Task to carry out:
Can you reproduce the lines from the one containing "How do you rank" through the one containing "the bicycle front wheel at bbox=(0, 961, 201, 1024), the", replacing "camera proximity" with "distance from the camera" and leaving everything else unchanged?

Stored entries
-- START --

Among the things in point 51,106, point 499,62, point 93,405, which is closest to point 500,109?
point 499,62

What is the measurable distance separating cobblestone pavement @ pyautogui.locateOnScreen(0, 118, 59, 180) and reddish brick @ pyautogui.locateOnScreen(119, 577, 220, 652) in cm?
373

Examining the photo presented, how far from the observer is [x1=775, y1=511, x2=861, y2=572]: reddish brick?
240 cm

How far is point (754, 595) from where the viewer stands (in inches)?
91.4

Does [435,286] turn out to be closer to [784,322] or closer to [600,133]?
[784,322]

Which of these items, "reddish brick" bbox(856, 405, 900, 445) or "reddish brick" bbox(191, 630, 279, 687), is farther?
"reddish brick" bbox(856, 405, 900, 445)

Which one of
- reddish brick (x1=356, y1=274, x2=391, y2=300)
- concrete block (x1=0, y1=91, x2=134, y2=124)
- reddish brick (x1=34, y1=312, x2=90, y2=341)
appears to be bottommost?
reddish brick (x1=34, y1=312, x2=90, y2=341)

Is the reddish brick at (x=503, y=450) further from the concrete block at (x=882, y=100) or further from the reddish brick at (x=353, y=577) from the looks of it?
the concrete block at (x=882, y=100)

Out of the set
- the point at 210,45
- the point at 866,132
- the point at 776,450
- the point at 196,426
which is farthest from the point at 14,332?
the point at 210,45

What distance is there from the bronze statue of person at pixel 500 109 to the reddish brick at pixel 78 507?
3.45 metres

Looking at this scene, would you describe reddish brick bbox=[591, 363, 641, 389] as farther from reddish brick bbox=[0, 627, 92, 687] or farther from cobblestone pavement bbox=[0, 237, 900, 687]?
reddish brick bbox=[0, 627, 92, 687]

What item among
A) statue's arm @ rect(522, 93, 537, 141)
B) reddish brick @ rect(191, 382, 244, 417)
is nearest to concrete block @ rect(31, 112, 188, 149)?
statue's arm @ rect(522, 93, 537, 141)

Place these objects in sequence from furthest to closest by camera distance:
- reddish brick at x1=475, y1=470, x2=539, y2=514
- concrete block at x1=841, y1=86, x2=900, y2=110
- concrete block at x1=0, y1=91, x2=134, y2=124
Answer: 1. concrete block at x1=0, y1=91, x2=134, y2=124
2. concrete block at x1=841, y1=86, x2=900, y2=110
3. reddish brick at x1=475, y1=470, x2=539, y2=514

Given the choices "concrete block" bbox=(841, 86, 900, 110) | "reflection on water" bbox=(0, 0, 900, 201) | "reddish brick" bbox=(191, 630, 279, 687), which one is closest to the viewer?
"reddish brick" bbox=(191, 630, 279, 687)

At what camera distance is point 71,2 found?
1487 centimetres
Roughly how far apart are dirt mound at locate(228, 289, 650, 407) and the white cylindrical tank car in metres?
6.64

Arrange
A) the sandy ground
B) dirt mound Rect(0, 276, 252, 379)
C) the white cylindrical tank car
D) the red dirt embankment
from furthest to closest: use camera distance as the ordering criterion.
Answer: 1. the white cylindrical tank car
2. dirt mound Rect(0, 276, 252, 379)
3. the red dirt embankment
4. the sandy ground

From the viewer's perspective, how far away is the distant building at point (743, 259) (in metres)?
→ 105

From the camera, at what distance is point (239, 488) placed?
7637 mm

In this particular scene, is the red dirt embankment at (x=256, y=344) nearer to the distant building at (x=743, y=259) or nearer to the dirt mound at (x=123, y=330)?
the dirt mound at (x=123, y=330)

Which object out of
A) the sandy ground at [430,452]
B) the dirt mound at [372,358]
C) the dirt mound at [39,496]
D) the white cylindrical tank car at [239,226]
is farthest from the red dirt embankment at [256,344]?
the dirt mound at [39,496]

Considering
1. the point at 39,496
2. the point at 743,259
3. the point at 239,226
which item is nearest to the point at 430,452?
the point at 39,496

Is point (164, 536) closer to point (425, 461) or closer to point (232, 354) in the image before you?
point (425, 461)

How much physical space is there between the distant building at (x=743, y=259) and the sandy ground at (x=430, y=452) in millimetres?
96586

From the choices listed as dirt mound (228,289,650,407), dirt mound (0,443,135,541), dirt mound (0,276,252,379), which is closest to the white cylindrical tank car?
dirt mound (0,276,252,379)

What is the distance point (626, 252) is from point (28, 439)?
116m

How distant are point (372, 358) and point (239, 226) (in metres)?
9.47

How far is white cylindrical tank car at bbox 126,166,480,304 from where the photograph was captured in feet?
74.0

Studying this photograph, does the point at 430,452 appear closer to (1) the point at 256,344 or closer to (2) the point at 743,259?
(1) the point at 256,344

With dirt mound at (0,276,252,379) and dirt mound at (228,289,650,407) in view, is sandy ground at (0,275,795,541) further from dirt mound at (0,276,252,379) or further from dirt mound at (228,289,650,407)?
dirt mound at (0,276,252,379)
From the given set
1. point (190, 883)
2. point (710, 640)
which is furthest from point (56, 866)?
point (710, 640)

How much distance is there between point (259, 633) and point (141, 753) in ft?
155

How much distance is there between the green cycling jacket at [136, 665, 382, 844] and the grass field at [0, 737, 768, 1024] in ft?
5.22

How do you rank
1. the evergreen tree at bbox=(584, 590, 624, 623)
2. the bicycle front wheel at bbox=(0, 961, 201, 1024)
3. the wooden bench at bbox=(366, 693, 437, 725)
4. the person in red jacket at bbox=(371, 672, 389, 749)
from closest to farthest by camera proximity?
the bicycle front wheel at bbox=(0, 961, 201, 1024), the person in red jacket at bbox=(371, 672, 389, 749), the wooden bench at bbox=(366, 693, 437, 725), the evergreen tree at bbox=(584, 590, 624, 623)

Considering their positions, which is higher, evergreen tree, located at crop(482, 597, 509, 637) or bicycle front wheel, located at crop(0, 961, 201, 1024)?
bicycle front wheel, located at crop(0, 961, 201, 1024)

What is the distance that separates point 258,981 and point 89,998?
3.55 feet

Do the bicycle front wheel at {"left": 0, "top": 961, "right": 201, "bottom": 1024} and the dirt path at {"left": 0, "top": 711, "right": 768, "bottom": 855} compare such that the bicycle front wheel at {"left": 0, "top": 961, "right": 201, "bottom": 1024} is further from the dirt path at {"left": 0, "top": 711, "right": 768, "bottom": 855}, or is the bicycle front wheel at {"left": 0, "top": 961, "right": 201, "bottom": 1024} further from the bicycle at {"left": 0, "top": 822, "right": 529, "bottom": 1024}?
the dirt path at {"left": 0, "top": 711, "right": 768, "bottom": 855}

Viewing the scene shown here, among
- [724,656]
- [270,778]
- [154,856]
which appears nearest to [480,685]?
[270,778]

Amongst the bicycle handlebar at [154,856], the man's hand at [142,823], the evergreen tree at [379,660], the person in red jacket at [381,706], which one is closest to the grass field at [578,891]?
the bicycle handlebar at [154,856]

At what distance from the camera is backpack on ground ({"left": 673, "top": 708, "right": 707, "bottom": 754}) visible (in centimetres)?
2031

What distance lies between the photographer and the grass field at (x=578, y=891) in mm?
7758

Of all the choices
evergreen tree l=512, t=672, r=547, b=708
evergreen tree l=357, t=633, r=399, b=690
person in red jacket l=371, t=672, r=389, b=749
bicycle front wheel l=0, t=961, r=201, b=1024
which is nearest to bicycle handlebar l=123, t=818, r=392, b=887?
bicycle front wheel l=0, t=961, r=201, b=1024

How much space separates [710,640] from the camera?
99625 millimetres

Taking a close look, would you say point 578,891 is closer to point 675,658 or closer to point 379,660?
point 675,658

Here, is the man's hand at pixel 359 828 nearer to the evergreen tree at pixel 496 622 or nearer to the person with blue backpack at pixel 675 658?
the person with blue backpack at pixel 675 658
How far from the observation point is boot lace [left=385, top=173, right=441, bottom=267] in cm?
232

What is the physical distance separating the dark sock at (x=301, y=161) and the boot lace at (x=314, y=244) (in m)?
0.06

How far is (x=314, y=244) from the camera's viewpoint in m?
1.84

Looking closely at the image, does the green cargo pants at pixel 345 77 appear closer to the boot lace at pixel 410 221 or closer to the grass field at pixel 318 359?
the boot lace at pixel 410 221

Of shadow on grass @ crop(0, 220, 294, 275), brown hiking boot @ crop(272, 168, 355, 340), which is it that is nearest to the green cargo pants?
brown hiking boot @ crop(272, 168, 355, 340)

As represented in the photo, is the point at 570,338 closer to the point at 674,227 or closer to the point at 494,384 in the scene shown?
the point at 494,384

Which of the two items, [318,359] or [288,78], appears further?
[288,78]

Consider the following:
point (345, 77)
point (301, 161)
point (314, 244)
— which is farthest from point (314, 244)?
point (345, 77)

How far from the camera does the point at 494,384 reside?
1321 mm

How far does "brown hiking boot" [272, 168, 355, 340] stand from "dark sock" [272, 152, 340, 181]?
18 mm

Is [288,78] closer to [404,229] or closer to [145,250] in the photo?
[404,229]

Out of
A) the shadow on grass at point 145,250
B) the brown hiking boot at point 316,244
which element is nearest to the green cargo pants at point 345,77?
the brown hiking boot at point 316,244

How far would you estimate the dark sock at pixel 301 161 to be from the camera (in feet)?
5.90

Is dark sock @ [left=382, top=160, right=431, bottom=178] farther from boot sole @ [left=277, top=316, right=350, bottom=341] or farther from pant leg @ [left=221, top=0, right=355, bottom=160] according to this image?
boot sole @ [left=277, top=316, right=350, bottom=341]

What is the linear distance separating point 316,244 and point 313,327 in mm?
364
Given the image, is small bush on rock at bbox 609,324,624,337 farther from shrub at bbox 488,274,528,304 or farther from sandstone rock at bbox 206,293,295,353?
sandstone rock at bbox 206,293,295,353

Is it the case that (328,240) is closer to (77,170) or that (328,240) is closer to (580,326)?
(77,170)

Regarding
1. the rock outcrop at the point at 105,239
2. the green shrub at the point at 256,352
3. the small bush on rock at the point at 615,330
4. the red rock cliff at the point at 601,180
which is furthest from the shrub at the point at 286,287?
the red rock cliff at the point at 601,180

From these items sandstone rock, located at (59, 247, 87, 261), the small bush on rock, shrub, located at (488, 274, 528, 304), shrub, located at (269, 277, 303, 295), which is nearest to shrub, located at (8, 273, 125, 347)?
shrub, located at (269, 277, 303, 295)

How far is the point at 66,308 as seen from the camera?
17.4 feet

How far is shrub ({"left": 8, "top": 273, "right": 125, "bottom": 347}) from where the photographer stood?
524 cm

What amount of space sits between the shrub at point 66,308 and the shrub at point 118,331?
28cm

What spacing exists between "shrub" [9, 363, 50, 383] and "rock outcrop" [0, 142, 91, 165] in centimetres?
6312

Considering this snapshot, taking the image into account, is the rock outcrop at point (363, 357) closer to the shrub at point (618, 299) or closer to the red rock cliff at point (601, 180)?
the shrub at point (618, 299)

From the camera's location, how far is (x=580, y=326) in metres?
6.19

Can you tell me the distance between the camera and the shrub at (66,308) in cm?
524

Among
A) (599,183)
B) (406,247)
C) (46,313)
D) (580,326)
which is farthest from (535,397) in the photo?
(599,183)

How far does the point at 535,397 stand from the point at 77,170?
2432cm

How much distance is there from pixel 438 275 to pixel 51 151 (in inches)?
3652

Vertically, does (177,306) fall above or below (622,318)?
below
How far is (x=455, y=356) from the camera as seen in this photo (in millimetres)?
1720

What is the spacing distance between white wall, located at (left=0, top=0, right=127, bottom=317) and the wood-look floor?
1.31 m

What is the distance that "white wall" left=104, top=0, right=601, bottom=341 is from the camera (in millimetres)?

-- END --

Output of the exercise:
How do you rank
1. the evergreen tree at bbox=(584, 590, 624, 623)
2. the bicycle front wheel at bbox=(0, 961, 201, 1024)
3. the wooden bench at bbox=(366, 693, 437, 725)
4. the person in red jacket at bbox=(371, 672, 389, 749)
from closest to farthest by distance from the camera?
the bicycle front wheel at bbox=(0, 961, 201, 1024), the person in red jacket at bbox=(371, 672, 389, 749), the wooden bench at bbox=(366, 693, 437, 725), the evergreen tree at bbox=(584, 590, 624, 623)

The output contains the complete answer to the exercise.